▶ [읽을 글]:

■ ■ ■ ■ ■

4.2. Reverse Denoising Process

noise를 샘플링
- \( \mathbf{x}_{T} \sim \mathcal{N}(\mathbf{x}_{T}; 0, \mathbf{I}) \)
noise → noise가 덜 더해진 조건부 확률을 알면 \( \mathbf{x}_{t-1} \)를 샘플링
- \( \mathbf{x}_{t-1} \sim q(\mathbf{x}_{t-1} | \mathbf{x}_{t}) \)

■ ■ ■ ■ ■

▶ [기록 발췌]:
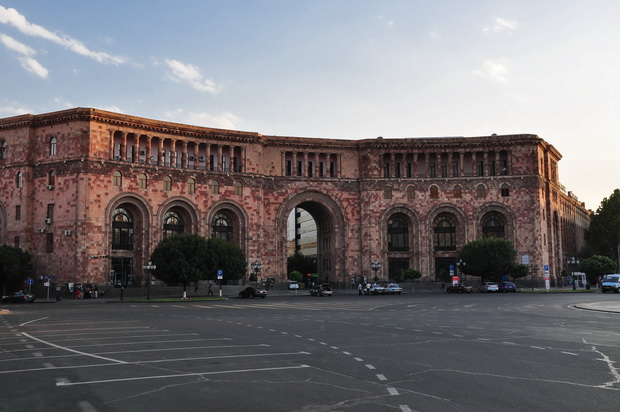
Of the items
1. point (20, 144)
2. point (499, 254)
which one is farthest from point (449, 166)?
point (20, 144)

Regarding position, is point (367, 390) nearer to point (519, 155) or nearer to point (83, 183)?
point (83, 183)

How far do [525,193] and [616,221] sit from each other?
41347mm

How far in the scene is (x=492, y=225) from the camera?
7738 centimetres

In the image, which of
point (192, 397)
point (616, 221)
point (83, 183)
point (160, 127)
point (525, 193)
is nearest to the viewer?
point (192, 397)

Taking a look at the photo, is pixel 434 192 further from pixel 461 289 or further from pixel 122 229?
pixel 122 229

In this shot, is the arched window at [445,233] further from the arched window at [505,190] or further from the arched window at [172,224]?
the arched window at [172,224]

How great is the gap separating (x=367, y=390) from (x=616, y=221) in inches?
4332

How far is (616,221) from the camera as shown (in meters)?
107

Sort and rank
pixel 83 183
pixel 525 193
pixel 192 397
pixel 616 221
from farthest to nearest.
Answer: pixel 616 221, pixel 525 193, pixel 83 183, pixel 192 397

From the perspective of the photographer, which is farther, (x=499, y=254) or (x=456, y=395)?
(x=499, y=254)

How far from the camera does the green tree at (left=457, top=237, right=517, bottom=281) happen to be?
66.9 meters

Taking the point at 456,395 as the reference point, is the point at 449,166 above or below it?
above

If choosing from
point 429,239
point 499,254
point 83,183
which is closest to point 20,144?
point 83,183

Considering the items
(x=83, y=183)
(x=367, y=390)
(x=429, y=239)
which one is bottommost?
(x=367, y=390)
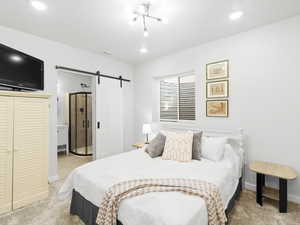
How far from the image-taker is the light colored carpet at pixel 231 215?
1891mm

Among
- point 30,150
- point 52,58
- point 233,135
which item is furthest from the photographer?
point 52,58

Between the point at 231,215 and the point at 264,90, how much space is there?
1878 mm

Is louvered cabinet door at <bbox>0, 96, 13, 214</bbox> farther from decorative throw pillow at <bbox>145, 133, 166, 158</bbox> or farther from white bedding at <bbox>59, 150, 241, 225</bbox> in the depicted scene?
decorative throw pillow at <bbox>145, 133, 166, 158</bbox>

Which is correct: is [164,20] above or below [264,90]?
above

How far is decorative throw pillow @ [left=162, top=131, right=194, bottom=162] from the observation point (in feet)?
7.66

■ ■ ■ ■ ■

▶ [할 일]:
A. 역방향 디노이징 과정에 관한 글을 바탕으로 다음 물음에 답하시오.
(i) 이 글의 절 번호는 무엇인가?
(ii) \( \mathbf{x}_{T} \)는 어떤 분포에서 샘플링되는가?
(iii) \( \mathbf{x}_{t-1} \)은 어떤 조건부 확률에서 샘플링되는가?
B. 역방향 디노이징 과정에 관한 글의 마지막 문장에 이어질 내용을 작성하시오.

▶ [과제별 답변]:
A.
(i) 4.2
(ii) 평균 0, 공분산 \( \mathbf{I} \)인 정규분포 \( \mathcal{N}(\mathbf{x}_{T}; 0, \mathbf{I}) \)
(iii) \( q(\mathbf{x}_{t-1} | \mathbf{x}_{t}) \)

B.
  - \( q(\mathbf{x}_{t-1} | \mathbf{x}_{t}) \)는 true denoising distribution

일반적으로 \( q(\mathbf{x}_{t-1} | \mathbf{x}_{t}) \propto q(\mathbf{x}_{t-1}) q(\mathbf{x}_{t} | \mathbf{x}_{t-1}) \)은 intractable 하므로 모델 학습을 통해 다룸
- 그러나 각 forward diffusion step에서 \( \beta_{t} \)가 굉장히 작다면, normal distribution을 활용하여 \( q(\mathbf{x}_{t-1} | \mathbf{x}_{t}) \)를 근사할 수는 있음
  - 역변환도 정규분포를 따르므로 분포의 평균과 표준편차만 구하면 됨
\( T \) step 동안 forward process와 reverse process는 아래와 같이 정의
- forward process : \( p(\mathbf{x}_{T}) = \mathcal{N}(\mathbf{x}_{T}; 0, \mathbf{I}) \)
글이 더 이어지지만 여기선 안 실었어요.